The most remarkable thing, however, was seeing the show in its infancy, trying to find the patterns we know today. These days, it chugs along like a train on the same track, the rhythms of the show and the style of the humor established both by tradition and by SNL’s influence over future generations of comics. Those trying out for the show today know exactly what an SNL sketch should look and sound like and they fit their act accordingly. When the show was just starting, the sketches were less topical and more absurd and surreal.
The first sketch ever featured [John] Belushi going to a tutor to learn English – except every sentence he has to repeat is something insane that has to do with wolverines. The premiere also showcased Andy Kaufman and his famous performance singing Mighty Mouse, where he stands next to a record player nervously and only lip syncs “Here I come to save the day”.
These are not things that we would see on today’s broadcast, which is much broader and focused more on well-known characters, repeatable franchises, political commentary and gags ripped from the headlines.
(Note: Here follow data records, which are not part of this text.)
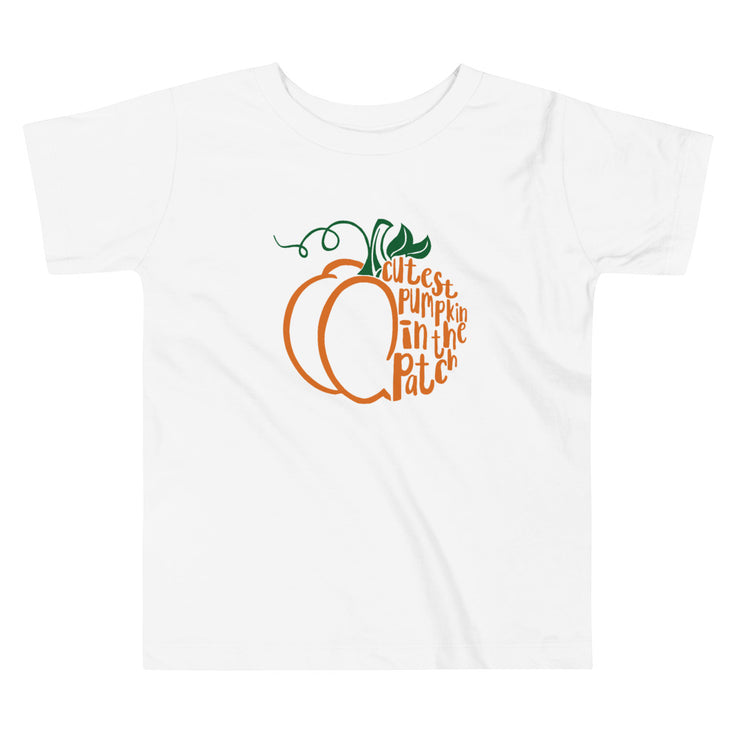 Cutest Pumpkin in The Patch Toddler Tee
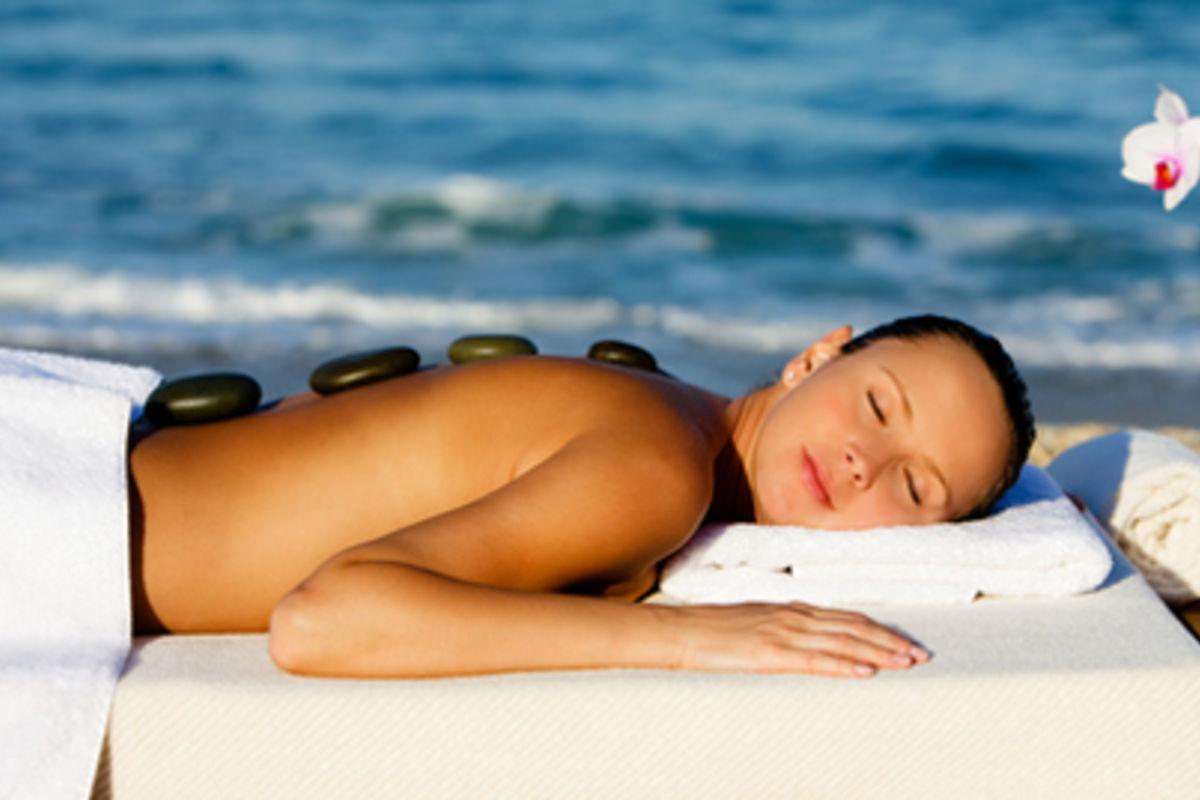 helkroppsmassage göteborg strand massage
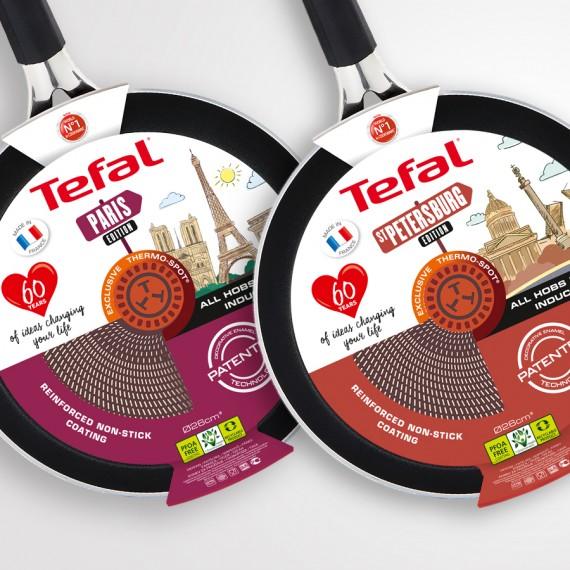 Packaging-Vignettes-TEFAL-CITIES
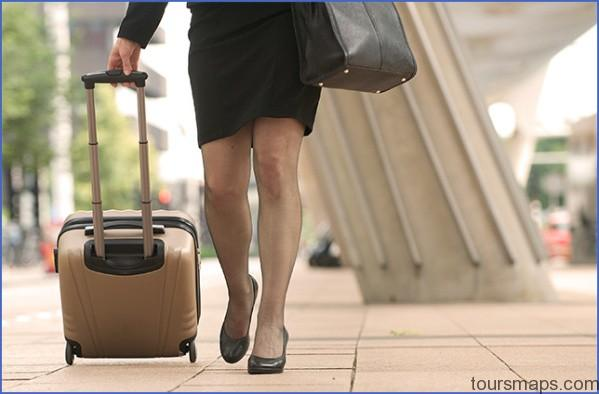 the evolution of business travel for women qa and giveaway FEMALE TRAVEL QA LADIES, YOU NEED TO KNOW THIS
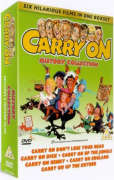 Carry On Boxset - History Verzameling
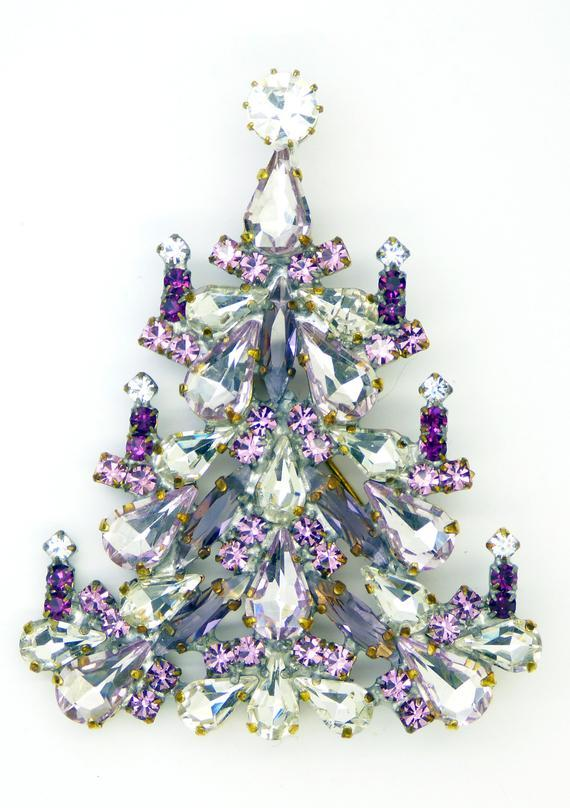 Czech Glass Purple and Clear Christmas Tree Brooch, Vintage Rhinestones Xmas Tree Pin - Vintage Lane Jewelry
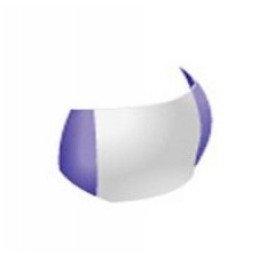 754 Матрицы Hawe Adapt, усиленный изгиб (высота 6,5 мм, толщина 0,05 мм, 100 матриц+100 апроксимальных формочек) прозрачные, KERR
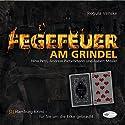 Fegefeuer am Grindel (Hamburg-Krimis 2) Hörspiel von Regula Venske Gesprochen von: Nina Petri, Andreas Pietschmann, Robert Missler
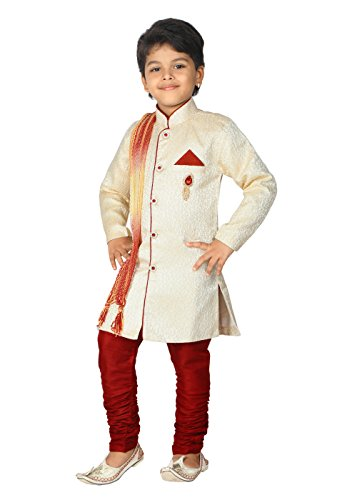 Ahhaaaa Kids Ethnic Wear Sherwani Dupatta and Breeches Set Special Traditional Collection for Boys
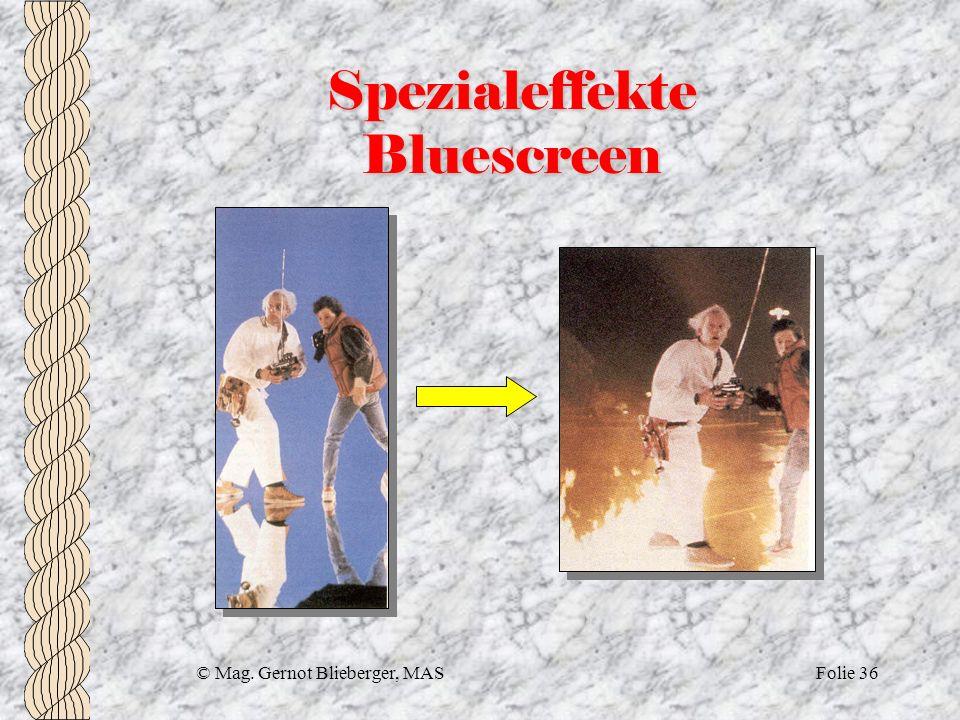 Spezialeffekte Bluescreen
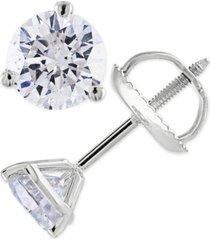 certified 1 ct. t.w. diamond stud earrings in 14k white or yellow gold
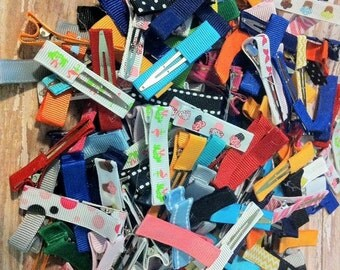 25 Ribbon Lined Alligator Clips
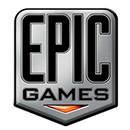 EPIC游戏平台PC客户端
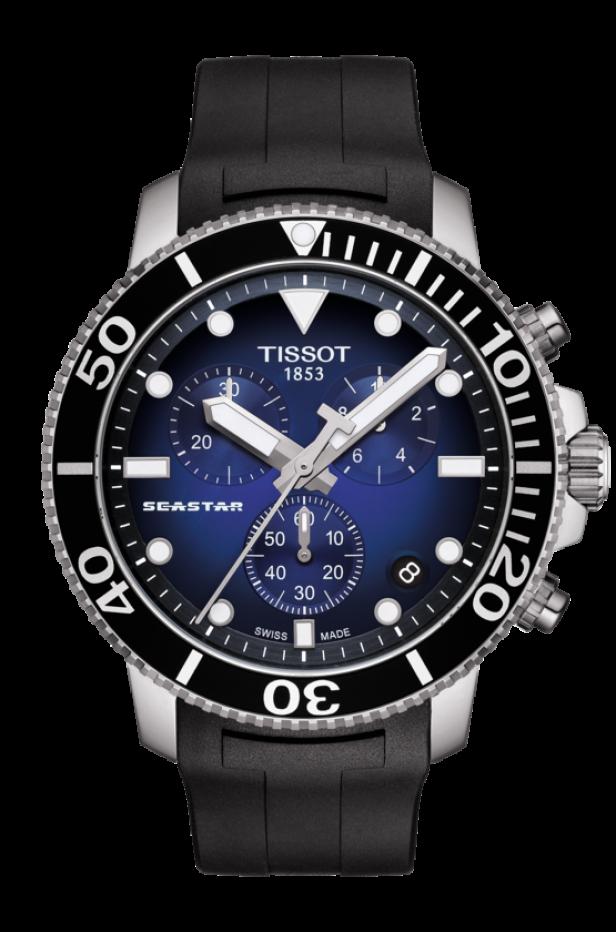 ティソ シースター1000 クオーツクロノグラフ T120.417.17.041.00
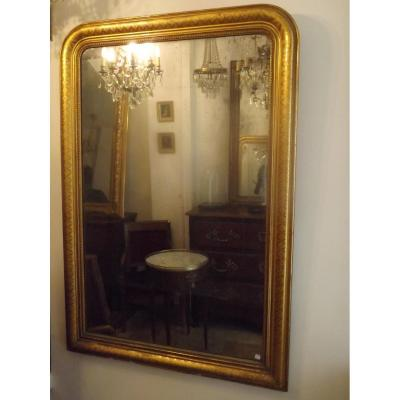 Grand Miroir Louis Philippe Doré XIX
Some things have become more refined, like the mock commercials, which are much funnier than one in the first episode about an arthritis drug with a child-proof cap.
...we see the DNA of the SNL we have today – possibly because it’s almost always been produced by Lorne Michaels. But it’s like a recipe a chef is still trying to master. He’s playing around with the ingredients, changing them and bringing them out in different proportions. Over time, he finds just the perfect combination and once he does, it calcifies for the rest of time, being served exactly the same way.
That’s what watching an old episode [of] Saturday Night Live is like: appreciating the perfection of the present but missing the messiness of the past. And knowing that, no matter what, everything will be a little bit sketchy.